L’intitulé du poste de collecteur de fragments sonne tellement juste qu’on a l’impression que cette fonction pourrait exister pour de vrai. Enfin, le fait que l’installation soit présentée sous une surface vitrée et que les photos soient elles-mêmes encadrées sous verre apporte à l’ensemble une touche d’une subtilité particulière qui résonne très opportunément avec le thème de ce travail créatif.
La fin de quelque chose
The End, d’Amos Blomqvist (2004), est une image numérique d’environ 80 centimètres de côté qui s’affiche sur un écran encastré dans le mur. Sur un quai du métro d’Helsinki, un écran indique qu’une rame de train arrivera dans une minute. La destination est indiquée en finnois et en suédois, les deux langues officielles finlandaises : Loppu / Ände (« Fin »). Les aiguilles d’une horloge analogique indiquent une minute avant midi.
Il y a cependant un détail qui nous frappe : au-delà du quai, là où devraient logiquement se trouver la voie ferrée et le tunnel, on ne voit que des nuages et un ciel bleu, comme si nous observions cette scène à partir d’un avion. Les spectateurs font halte devant l’image, attendant qu’un mouvement quelconque s’y produise, car les gens réagissent différemment à un écran lumineux qu’à un tirage photo : ils regardent passivement en attendant que quelque chose change.

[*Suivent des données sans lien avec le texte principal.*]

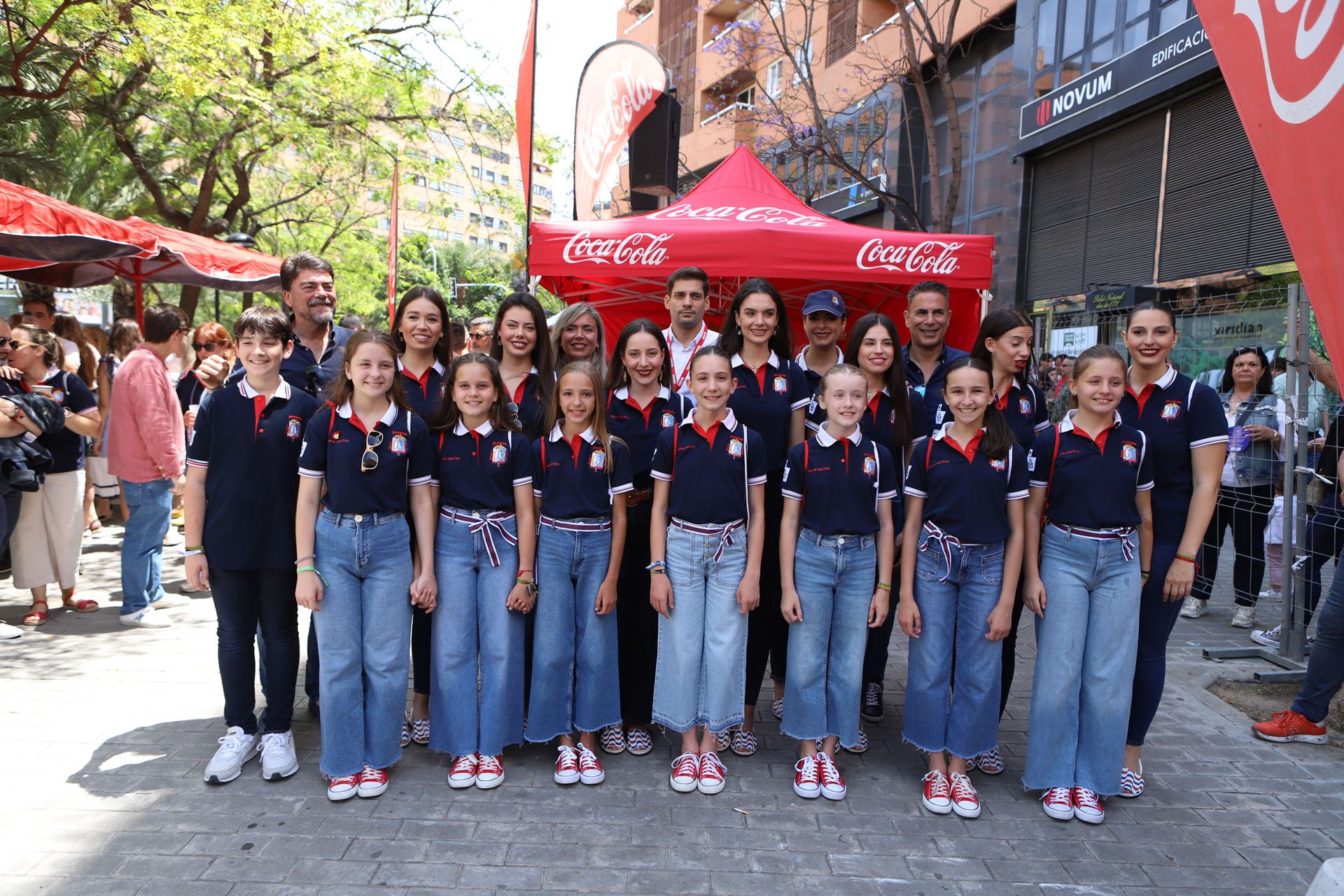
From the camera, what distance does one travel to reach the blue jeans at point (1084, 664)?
3377 mm

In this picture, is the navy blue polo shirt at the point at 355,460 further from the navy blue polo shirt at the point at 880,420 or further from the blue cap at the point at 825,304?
the blue cap at the point at 825,304

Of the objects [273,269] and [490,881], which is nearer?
[490,881]

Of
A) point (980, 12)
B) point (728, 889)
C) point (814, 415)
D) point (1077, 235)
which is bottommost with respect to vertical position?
point (728, 889)

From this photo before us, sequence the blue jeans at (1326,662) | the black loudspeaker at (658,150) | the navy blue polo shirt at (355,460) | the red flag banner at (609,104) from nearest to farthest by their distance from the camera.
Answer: the navy blue polo shirt at (355,460) < the blue jeans at (1326,662) < the red flag banner at (609,104) < the black loudspeaker at (658,150)

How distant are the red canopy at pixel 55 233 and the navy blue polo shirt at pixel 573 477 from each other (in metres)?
4.74

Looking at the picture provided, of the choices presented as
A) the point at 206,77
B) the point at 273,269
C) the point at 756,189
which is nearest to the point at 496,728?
the point at 756,189

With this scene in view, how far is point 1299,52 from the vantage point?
1.48 m

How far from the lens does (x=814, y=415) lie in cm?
397

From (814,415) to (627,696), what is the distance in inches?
62.3

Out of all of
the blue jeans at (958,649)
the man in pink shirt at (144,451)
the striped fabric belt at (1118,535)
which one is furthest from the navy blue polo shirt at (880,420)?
the man in pink shirt at (144,451)

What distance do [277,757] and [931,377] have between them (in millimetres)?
3493

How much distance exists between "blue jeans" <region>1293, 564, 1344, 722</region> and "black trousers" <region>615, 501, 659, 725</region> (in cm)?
329

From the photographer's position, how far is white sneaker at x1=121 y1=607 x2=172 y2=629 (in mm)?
5566

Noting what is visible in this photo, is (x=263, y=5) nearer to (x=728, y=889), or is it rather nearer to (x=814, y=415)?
→ (x=814, y=415)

Un homme à la barbe grisonnante était en train d’observer The End avec sa fille en pull rose âgée de dix ans à peu près. Il lui a dit : « C’est la fin de la ligne. » La fille a demandé : « Mais c’est la fin de quoi ? »
« Tu veux savoir de quoi exactement ? », répondit l’homme.
« Est-ce que c’est la fin du monde ? »
« D’un monde, ça oui. Mais la fin d’un monde pour qui ? Ou alors c’est peut-être juste le train qui ne va pas plus loin, c’est tout. »
« Et c’est réel ? », interrogea la fille.
« Je ne sais pas », fit le père. « Ça en a l’air. »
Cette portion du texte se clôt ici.